(Questions about scenes in pictures)
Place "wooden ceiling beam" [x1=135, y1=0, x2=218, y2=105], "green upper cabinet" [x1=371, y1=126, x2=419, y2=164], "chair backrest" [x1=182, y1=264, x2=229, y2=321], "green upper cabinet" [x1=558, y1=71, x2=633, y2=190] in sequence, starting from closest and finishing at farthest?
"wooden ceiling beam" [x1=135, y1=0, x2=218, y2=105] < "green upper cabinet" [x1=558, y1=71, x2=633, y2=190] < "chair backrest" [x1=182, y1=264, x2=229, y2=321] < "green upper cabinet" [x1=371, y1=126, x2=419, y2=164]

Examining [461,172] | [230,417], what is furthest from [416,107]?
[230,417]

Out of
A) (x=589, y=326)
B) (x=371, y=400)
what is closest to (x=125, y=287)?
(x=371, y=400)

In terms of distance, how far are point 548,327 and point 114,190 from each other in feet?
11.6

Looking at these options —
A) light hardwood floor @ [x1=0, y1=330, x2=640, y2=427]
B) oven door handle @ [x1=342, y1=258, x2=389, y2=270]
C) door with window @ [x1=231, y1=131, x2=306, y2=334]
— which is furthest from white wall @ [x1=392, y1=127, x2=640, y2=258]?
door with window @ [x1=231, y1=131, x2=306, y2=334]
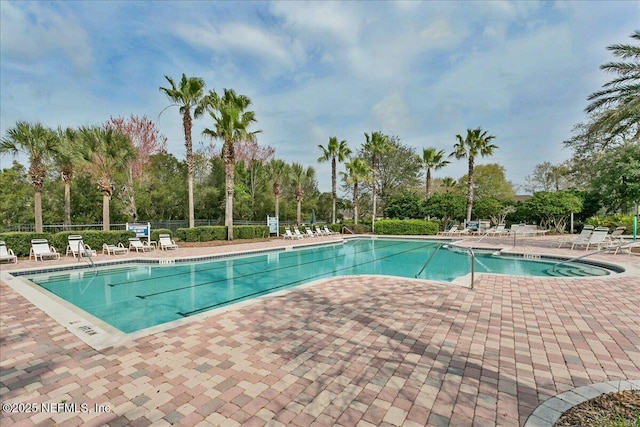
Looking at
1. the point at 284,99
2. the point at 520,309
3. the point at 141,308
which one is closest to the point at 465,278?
the point at 520,309

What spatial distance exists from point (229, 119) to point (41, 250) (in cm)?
935

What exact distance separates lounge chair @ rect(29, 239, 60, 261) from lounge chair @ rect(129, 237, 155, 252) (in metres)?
2.56

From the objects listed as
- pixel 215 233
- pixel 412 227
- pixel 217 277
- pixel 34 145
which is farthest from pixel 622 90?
pixel 34 145

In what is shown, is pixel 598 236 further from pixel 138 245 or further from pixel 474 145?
pixel 138 245

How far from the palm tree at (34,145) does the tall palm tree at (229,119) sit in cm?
660

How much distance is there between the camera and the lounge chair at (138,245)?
13.0m

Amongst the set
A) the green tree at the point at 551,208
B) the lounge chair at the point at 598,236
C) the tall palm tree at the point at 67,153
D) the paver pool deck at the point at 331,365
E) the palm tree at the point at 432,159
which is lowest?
the paver pool deck at the point at 331,365

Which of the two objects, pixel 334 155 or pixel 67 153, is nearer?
pixel 67 153

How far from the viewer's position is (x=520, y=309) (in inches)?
181

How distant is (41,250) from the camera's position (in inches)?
422

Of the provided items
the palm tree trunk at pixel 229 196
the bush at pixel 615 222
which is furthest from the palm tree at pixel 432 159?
the palm tree trunk at pixel 229 196

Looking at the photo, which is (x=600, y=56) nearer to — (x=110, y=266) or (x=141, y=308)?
(x=141, y=308)

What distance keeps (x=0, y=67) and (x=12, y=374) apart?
15.6 m

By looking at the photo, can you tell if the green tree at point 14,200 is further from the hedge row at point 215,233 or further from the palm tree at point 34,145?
the hedge row at point 215,233
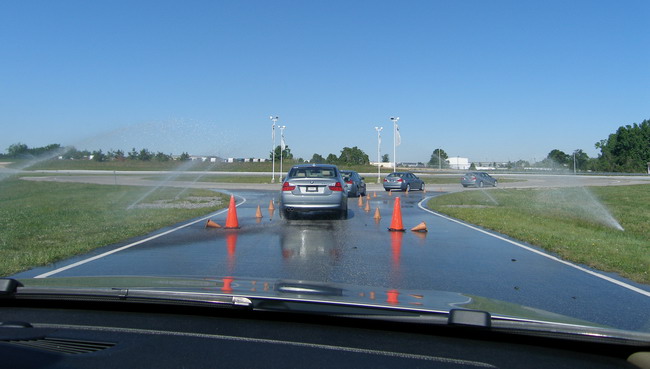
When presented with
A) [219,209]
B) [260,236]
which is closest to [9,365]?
[260,236]

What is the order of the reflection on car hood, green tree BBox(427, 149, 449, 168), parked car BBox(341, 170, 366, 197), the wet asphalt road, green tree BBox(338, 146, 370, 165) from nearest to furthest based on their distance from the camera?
the reflection on car hood → the wet asphalt road → parked car BBox(341, 170, 366, 197) → green tree BBox(338, 146, 370, 165) → green tree BBox(427, 149, 449, 168)

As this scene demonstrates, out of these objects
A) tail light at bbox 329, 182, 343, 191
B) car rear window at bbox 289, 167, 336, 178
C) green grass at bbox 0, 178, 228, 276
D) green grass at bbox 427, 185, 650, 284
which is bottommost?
green grass at bbox 427, 185, 650, 284

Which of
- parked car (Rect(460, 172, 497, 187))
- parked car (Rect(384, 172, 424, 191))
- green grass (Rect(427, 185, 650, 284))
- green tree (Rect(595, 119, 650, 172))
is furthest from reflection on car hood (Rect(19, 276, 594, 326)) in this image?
green tree (Rect(595, 119, 650, 172))

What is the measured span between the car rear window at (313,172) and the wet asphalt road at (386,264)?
2.52 metres

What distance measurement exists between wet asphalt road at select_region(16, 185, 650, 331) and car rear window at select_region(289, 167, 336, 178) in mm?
2524

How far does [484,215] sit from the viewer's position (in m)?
18.7

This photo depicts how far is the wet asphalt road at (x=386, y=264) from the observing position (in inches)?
265

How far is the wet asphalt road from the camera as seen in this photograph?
22.1ft

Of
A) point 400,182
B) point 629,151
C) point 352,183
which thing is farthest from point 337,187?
point 629,151

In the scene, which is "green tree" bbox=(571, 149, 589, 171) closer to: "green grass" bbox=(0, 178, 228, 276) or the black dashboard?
"green grass" bbox=(0, 178, 228, 276)

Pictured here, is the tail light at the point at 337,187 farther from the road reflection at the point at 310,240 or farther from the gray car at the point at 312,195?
the road reflection at the point at 310,240

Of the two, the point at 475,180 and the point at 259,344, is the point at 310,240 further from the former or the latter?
the point at 475,180

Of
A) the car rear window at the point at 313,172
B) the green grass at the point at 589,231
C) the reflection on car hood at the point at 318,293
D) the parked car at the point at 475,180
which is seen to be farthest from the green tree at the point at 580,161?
the reflection on car hood at the point at 318,293

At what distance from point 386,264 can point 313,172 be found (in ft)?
25.4
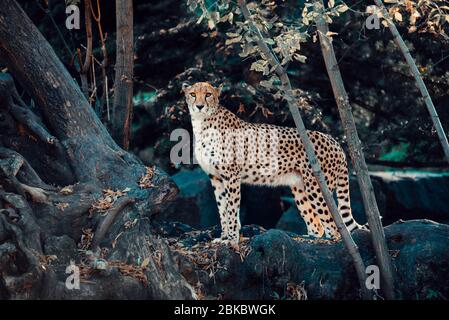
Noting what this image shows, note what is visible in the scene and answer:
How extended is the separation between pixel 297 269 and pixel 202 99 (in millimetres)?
2270

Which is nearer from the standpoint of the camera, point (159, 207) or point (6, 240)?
point (6, 240)

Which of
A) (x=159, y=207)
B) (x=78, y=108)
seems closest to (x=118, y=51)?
(x=78, y=108)

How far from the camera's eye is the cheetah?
368 inches

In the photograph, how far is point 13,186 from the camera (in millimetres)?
7609

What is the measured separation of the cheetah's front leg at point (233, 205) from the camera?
9.09 meters

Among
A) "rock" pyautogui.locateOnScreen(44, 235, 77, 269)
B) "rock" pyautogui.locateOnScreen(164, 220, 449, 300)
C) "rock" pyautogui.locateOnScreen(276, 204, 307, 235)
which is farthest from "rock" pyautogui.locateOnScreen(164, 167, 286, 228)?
"rock" pyautogui.locateOnScreen(44, 235, 77, 269)

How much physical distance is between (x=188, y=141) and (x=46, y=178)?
3.59 meters

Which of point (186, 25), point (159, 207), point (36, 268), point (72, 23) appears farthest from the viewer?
point (186, 25)

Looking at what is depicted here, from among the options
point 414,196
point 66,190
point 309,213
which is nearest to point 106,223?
point 66,190

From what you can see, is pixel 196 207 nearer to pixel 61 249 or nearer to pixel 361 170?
pixel 361 170

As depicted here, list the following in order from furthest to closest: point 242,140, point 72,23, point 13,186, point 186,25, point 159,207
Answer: point 186,25 < point 72,23 < point 242,140 < point 159,207 < point 13,186

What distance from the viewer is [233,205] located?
30.5ft
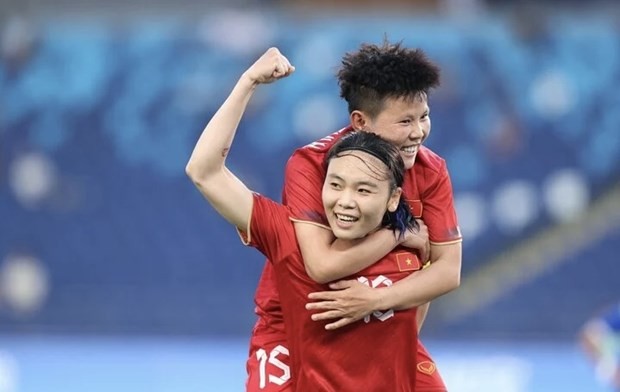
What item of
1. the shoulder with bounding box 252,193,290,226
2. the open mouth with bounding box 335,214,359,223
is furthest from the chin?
the shoulder with bounding box 252,193,290,226

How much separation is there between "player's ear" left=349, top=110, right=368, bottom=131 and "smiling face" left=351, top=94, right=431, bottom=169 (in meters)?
0.05

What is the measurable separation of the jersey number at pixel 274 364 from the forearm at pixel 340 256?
435 millimetres

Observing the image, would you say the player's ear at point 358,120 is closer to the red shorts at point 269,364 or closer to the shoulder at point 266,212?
the shoulder at point 266,212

# [Problem statement]
Give the stretch of the listing from the line containing "How far does" through the line containing "9.09 meters" as a JSON list of strings, one string per line. Leave out blank lines and the pictures.

# [Exercise response]
[
  "How far does [484,215] sit from the viewer's position (in m)?",
  "18.7",
  "This photo depicts how far is the wet asphalt road at (x=386, y=264) from the observing position (in inches)?",
  "265",
  "How far is the wet asphalt road from the camera as seen in this photograph?",
  "22.1ft",
  "Of",
  "A) point 400,182",
  "B) point 629,151",
  "C) point 352,183",
  "which thing is farthest from point 337,187?",
  "point 629,151",
  "In the scene, which is \"green tree\" bbox=(571, 149, 589, 171) closer to: \"green grass\" bbox=(0, 178, 228, 276) or the black dashboard?",
  "\"green grass\" bbox=(0, 178, 228, 276)",
  "Pictured here, is the tail light at the point at 337,187 farther from the road reflection at the point at 310,240 or farther from the gray car at the point at 312,195?",
  "the road reflection at the point at 310,240",
  "Of the two, the point at 475,180 and the point at 259,344, is the point at 310,240 further from the former or the latter?",
  "the point at 475,180",
  "Of",
  "A) the car rear window at the point at 313,172",
  "B) the green grass at the point at 589,231",
  "C) the reflection on car hood at the point at 318,293",
  "D) the parked car at the point at 475,180",
  "which is seen to be farthest from the green tree at the point at 580,161?",
  "the reflection on car hood at the point at 318,293",
  "At what distance from point 386,264 can point 313,172 be found (in ft)?",
  "25.4",
  "Noting what this image shows, note what is visible in the scene and answer:",
  "How extended is the separation between pixel 297 269 and pixel 202 99 (in millimetres)?",
  "2270",
  "Which is nearer from the standpoint of the camera, point (159, 207) or point (6, 240)?",
  "point (6, 240)",
  "Which of",
  "A) (x=159, y=207)",
  "B) (x=78, y=108)",
  "seems closest to (x=118, y=51)?",
  "(x=78, y=108)",
  "How far from the camera's eye is the cheetah?",
  "368 inches",
  "In the photograph, how far is point 13,186 from the camera (in millimetres)?",
  "7609",
  "What is the measured separation of the cheetah's front leg at point (233, 205) from the camera?",
  "9.09 meters"
]